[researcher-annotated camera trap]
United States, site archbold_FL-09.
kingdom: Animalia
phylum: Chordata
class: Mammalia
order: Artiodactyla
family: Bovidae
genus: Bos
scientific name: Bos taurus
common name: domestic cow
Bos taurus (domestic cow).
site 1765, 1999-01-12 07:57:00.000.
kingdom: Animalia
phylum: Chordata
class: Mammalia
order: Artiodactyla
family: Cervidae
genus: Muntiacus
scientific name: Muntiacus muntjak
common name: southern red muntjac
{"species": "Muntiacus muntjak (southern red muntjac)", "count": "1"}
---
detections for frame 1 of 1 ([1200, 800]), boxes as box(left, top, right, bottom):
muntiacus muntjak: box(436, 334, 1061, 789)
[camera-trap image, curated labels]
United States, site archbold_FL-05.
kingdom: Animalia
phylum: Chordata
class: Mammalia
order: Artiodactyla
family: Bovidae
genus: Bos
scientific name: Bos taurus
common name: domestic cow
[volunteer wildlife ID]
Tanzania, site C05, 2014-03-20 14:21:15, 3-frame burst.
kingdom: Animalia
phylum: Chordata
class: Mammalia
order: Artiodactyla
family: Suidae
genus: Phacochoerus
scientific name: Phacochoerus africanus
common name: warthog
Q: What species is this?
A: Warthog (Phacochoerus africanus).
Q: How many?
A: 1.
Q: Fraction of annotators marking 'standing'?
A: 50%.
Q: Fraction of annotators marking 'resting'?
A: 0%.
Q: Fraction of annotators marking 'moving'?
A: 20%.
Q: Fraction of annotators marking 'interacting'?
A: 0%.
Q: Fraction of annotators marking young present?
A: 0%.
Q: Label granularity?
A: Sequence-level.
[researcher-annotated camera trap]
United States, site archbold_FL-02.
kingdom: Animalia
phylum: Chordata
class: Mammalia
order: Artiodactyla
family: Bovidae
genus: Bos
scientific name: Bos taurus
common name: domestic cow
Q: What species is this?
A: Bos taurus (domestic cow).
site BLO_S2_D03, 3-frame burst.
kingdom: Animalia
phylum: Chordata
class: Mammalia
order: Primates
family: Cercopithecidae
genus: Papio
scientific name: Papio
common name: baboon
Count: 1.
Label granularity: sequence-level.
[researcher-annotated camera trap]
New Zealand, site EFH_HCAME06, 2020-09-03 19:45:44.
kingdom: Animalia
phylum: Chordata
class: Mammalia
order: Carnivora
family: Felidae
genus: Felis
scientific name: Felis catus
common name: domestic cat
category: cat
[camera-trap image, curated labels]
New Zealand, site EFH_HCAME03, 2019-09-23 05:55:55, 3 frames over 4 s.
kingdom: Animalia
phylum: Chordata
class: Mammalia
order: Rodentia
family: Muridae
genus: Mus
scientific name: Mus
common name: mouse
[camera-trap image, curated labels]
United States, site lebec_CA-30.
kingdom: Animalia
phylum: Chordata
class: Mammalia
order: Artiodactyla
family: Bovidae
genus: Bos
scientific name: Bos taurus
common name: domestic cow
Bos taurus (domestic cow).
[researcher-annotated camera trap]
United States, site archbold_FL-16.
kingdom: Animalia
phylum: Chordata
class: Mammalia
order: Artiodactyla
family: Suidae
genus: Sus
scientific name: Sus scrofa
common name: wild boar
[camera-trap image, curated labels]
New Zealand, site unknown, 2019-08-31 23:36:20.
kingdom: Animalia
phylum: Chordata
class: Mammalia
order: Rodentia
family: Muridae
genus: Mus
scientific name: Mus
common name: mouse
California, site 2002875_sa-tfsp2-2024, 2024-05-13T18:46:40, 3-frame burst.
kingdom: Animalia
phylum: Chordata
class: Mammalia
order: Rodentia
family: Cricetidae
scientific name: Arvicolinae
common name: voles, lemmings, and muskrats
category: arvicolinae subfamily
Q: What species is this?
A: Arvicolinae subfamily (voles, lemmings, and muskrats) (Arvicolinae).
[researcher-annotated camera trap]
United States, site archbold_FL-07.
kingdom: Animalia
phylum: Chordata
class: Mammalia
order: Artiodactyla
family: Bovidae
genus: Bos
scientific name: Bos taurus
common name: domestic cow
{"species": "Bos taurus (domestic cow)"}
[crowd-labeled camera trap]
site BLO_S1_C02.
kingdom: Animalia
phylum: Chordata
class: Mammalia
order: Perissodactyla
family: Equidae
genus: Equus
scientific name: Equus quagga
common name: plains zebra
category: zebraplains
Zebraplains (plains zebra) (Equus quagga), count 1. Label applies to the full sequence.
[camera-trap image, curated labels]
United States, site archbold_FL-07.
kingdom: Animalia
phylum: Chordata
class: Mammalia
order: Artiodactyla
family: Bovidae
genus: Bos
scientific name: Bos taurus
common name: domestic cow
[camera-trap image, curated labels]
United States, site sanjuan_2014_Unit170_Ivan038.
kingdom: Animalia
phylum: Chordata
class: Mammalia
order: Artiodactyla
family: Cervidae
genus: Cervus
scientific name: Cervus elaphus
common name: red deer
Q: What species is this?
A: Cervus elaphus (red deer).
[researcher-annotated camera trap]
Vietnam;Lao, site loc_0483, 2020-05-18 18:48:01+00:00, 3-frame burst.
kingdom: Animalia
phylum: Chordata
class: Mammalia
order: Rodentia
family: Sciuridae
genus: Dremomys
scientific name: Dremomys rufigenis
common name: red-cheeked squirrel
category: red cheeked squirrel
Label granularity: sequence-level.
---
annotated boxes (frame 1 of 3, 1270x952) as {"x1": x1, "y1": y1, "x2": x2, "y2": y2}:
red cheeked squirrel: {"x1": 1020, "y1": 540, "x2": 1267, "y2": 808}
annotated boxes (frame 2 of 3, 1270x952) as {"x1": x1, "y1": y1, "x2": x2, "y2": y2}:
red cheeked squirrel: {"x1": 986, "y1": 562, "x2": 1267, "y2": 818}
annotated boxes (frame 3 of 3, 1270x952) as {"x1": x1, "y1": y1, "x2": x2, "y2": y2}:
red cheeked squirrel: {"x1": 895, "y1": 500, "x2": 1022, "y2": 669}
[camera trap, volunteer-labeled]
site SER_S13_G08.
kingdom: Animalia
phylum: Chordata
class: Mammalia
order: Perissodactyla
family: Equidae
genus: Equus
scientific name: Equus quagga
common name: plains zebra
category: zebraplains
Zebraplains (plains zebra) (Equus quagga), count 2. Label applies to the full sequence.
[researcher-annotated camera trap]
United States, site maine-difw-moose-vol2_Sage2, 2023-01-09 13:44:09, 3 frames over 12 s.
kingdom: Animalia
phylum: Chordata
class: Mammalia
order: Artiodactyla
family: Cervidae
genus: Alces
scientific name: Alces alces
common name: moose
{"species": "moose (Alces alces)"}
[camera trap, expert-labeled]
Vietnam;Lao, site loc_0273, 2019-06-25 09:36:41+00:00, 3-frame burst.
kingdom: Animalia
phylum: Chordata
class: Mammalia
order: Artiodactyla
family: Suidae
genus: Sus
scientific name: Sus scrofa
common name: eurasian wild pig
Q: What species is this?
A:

What the task requires
Your answer must be an exact copy of every record.

Answer to this exercise
[researcher-annotated camera trap]
United States, site archbold_FL-09.
kingdom: Animalia
phylum: Chordata
class: Mammalia
order: Artiodactyla
family: Bovidae
genus: Bos
scientific name: Bos taurus
common name: domestic cow
Bos taurus (domestic cow).
site 1765, 1999-01-12 07:57:00.000.
kingdom: Animalia
phylum: Chordata
class: Mammalia
order: Artiodactyla
family: Cervidae
genus: Muntiacus
scientific name: Muntiacus muntjak
common name: southern red muntjac
{"species": "Muntiacus muntjak (southern red muntjac)", "count": "1"}
---
detections for frame 1 of 1 ([1200, 800]), boxes as box(left, top, right, bottom):
muntiacus muntjak: box(436, 334, 1061, 789)
[camera-trap image, curated labels]
United States, site archbold_FL-05.
kingdom: Animalia
phylum: Chordata
class: Mammalia
order: Artiodactyla
family: Bovidae
genus: Bos
scientific name: Bos taurus
common name: domestic cow
[volunteer wildlife ID]
Tanzania, site C05, 2014-03-20 14:21:15, 3-frame burst.
kingdom: Animalia
phylum: Chordata
class: Mammalia
order: Artiodactyla
family: Suidae
genus: Phacochoerus
scientific name: Phacochoerus africanus
common name: warthog
Q: What species is this?
A: Warthog (Phacochoerus africanus).
Q: How many?
A: 1.
Q: Fraction of annotators marking 'standing'?
A: 50%.
Q: Fraction of annotators marking 'resting'?
A: 0%.
Q: Fraction of annotators marking 'moving'?
A: 20%.
Q: Fraction of annotators marking 'interacting'?
A: 0%.
Q: Fraction of annotators marking young present?
A: 0%.
Q: Label granularity?
A: Sequence-level.
[researcher-annotated camera trap]
United States, site archbold_FL-02.
kingdom: Animalia
phylum: Chordata
class: Mammalia
order: Artiodactyla
family: Bovidae
genus: Bos
scientific name: Bos taurus
common name: domestic cow
Q: What species is this?
A: Bos taurus (domestic cow).
site BLO_S2_D03, 3-frame burst.
kingdom: Animalia
phylum: Chordata
class: Mammalia
order: Primates
family: Cercopithecidae
genus: Papio
scientific name: Papio
common name: baboon
Count: 1.
Label granularity: sequence-level.
[researcher-annotated camera trap]
New Zealand, site EFH_HCAME06, 2020-09-03 19:45:44.
kingdom: Animalia
phylum: Chordata
class: Mammalia
order: Carnivora
family: Felidae
genus: Felis
scientific name: Felis catus
common name: domestic cat
category: cat
[camera-trap image, curated labels]
New Zealand, site EFH_HCAME03, 2019-09-23 05:55:55, 3 frames over 4 s.
kingdom: Animalia
phylum: Chordata
class: Mammalia
order: Rodentia
family: Muridae
genus: Mus
scientific name: Mus
common name: mouse
[camera-trap image, curated labels]
United States, site lebec_CA-30.
kingdom: Animalia
phylum: Chordata
class: Mammalia
order: Artiodactyla
family: Bovidae
genus: Bos
scientific name: Bos taurus
common name: domestic cow
Bos taurus (domestic cow).
[researcher-annotated camera trap]
United States, site archbold_FL-16.
kingdom: Animalia
phylum: Chordata
class: Mammalia
order: Artiodactyla
family: Suidae
genus: Sus
scientific name: Sus scrofa
common name: wild boar
[camera-trap image, curated labels]
New Zealand, site unknown, 2019-08-31 23:36:20.
kingdom: Animalia
phylum: Chordata
class: Mammalia
order: Rodentia
family: Muridae
genus: Mus
scientific name: Mus
common name: mouse
California, site 2002875_sa-tfsp2-2024, 2024-05-13T18:46:40, 3-frame burst.
kingdom: Animalia
phylum: Chordata
class: Mammalia
order: Rodentia
family: Cricetidae
scientific name: Arvicolinae
common name: voles, lemmings, and muskrats
category: arvicolinae subfamily
Q: What species is this?
A: Arvicolinae subfamily (voles, lemmings, and muskrats) (Arvicolinae).
[researcher-annotated camera trap]
United States, site archbold_FL-07.
kingdom: Animalia
phylum: Chordata
class: Mammalia
order: Artiodactyla
family: Bovidae
genus: Bos
scientific name: Bos taurus
common name: domestic cow
{"species": "Bos taurus (domestic cow)"}
[crowd-labeled camera trap]
site BLO_S1_C02.
kingdom: Animalia
phylum: Chordata
class: Mammalia
order: Perissodactyla
family: Equidae
genus: Equus
scientific name: Equus quagga
common name: plains zebra
category: zebraplains
Zebraplains (plains zebra) (Equus quagga), count 1. Label applies to the full sequence.
[camera-trap image, curated labels]
United States, site archbold_FL-07.
kingdom: Animalia
phylum: Chordata
class: Mammalia
order: Artiodactyla
family: Bovidae
genus: Bos
scientific name: Bos taurus
common name: domestic cow
[camera-trap image, curated labels]
United States, site sanjuan_2014_Unit170_Ivan038.
kingdom: Animalia
phylum: Chordata
class: Mammalia
order: Artiodactyla
family: Cervidae
genus: Cervus
scientific name: Cervus elaphus
common name: red deer
Q: What species is this?
A: Cervus elaphus (red deer).
[researcher-annotated camera trap]
Vietnam;Lao, site loc_0483, 2020-05-18 18:48:01+00:00, 3-frame burst.
kingdom: Animalia
phylum: Chordata
class: Mammalia
order: Rodentia
family: Sciuridae
genus: Dremomys
scientific name: Dremomys rufigenis
common name: red-cheeked squirrel
category: red cheeked squirrel
Label granularity: sequence-level.
---
annotated boxes (frame 1 of 3, 1270x952) as {"x1": x1, "y1": y1, "x2": x2, "y2": y2}:
red cheeked squirrel: {"x1": 1020, "y1": 540, "x2": 1267, "y2": 808}
annotated boxes (frame 2 of 3, 1270x952) as {"x1": x1, "y1": y1, "x2": x2, "y2": y2}:
red cheeked squirrel: {"x1": 986, "y1": 562, "x2": 1267, "y2": 818}
annotated boxes (frame 3 of 3, 1270x952) as {"x1": x1, "y1": y1, "x2": x2, "y2": y2}:
red cheeked squirrel: {"x1": 895, "y1": 500, "x2": 1022, "y2": 669}
[camera trap, volunteer-labeled]
site SER_S13_G08.
kingdom: Animalia
phylum: Chordata
class: Mammalia
order: Perissodactyla
family: Equidae
genus: Equus
scientific name: Equus quagga
common name: plains zebra
category: zebraplains
Zebraplains (plains zebra) (Equus quagga), count 2. Label applies to the full sequence.
[researcher-annotated camera trap]
United States, site maine-difw-moose-vol2_Sage2, 2023-01-09 13:44:09, 3 frames over 12 s.
kingdom: Animalia
phylum: Chordata
class: Mammalia
order: Artiodactyla
family: Cervidae
genus: Alces
scientific name: Alces alces
common name: moose
{"species": "moose (Alces alces)"}
[camera trap, expert-labeled]
Vietnam;Lao, site loc_0273, 2019-06-25 09:36:41+00:00, 3-frame burst.
kingdom: Animalia
phylum: Chordata
class: Mammalia
order: Artiodactyla
family: Suidae
genus: Sus
scientific name: Sus scrofa
common name: eurasian wild pig
Q: What species is this?
A:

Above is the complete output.